- Supreme Court of the United States

Argued October 8, 2014 Decided December 9, 2014
- Full case name: Integrity Staffing Solutions, Inc. v. Jesse Busk, et al.
- Docket no.: 13-433
- Citations: 574 U.S. 27 (more) 135 S. Ct. 513; 190 L. Ed. 2d 410
- Argument: Oral argument
- Opinion announcement: Opinion announcement

Case history
- Prior: Busk v. Integrity Staffing Solutions, Inc., 713 F.3d 525 (9th Cir. 2013).

Holding
- Activities that are not integral and indispensable to the principal activities of a job are not compensable under the Fair Labor Standards Act.

Court membership
- Chief Justice John Roberts Associate Justices Antonin Scalia · Anthony Kennedy Clarence Thomas · Ruth Bader Ginsburg Stephen Breyer · Samuel Alito Sonia Sotomayor · Elena Kagan

Case opinions
- Majority: Thomas, joined by unanimous
- Concurrence: Sotomayor, joined by Kagan

Laws applied
- Fair Labor Standards Act

= Integrity Staffing Solutions, Inc. v. Busk =

Integrity Staffing Solutions, Inc. v. Busk, 574 U.S. 27 (2014), was a unanimous decision by the United States Supreme Court, ruling that time spent by workers waiting to undergo anti-employee theft security screenings is not "integral and indispensable" to their work, and thus not compensable under the Fair Labor Standards Act (FLSA). The Court delivered their ruling on December 9, 2014.

==Background==
Jesse Busk was among several workers employed by the temp agency Integrity Staffing Solutions to work in Amazon.com's warehouse in Nevada to help package and fulfill orders. At the end of each day, they had to spend about 25 minutes waiting to undergo anti-theft security checks before leaving. Busk and his fellow workers sued their employer, claiming they were entitled to be paid for those 25 minutes under the Fair Labor Standards Act.
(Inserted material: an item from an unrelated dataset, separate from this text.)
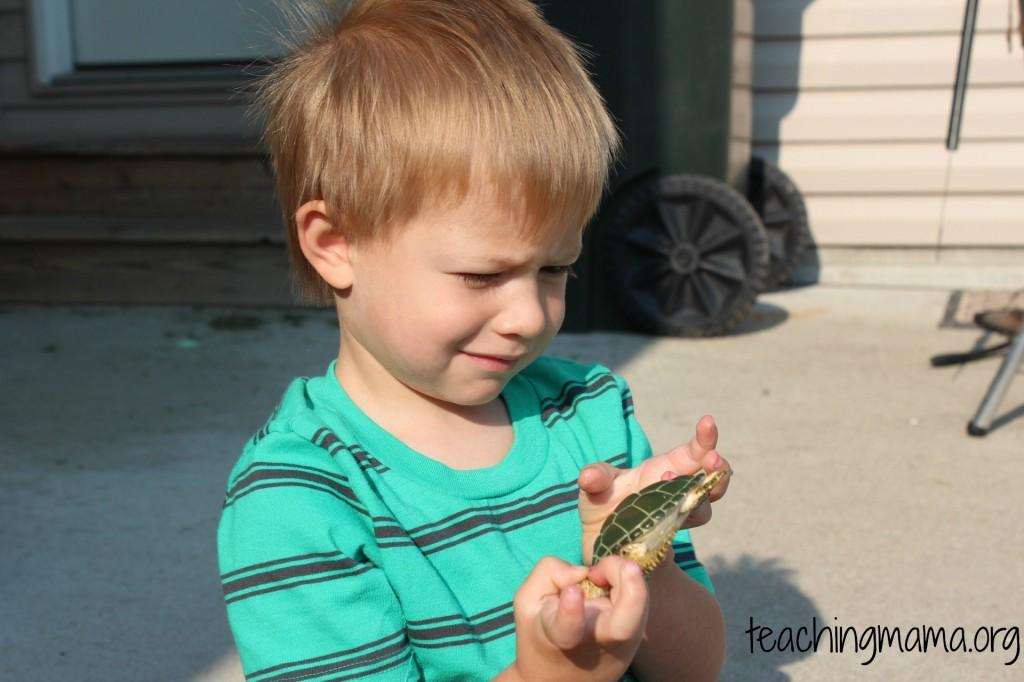 Exploring Turtles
They argued that the time waiting could have been reduced if more screeners were added, or shifts were staggered so workers did not have to wait for the checks at the same time. Furthermore, since the checks were made to prevent employee theft, they only benefited the employers and the customers, not the employees themselves.

The District Court originally dismissed the case, ruling that the security checks were made after the regular work shift and therefore not "an integral and indispensable part" of the job. The Ninth Circuit disagreed, ruling that the checks were necessary to the principal work of the job.

==Opinion of the Court==
Justice Clarence Thomas delivered the unanimous judgment of the Court. He wrote that "an activity is integral and indispensable to the principal activities that an employee is employed to perform — and thus compensable under the FLSA — if it is an intrinsic element of those activities and one with which the employee cannot dispense if he is to perform his principal activities". Thomas then argued that the security checks were not integral to Busk's job because they could be eliminated without adversely affecting the required work. In addition, the time waiting could have been reduced if the employer hired more screeners or stagger work shifts, which also would not adversely affect the required work.

==Concurring opinion==

Justice Sonia Sotomayor, joined by Justice Elena Kagan, delivered a concurring opinion, emphasizing that any activity related to worker safety and efficiency is also "integral and indispensable" and therefore should still remain covered. However, the security checks did not have anything to do with worker safety and efficiency.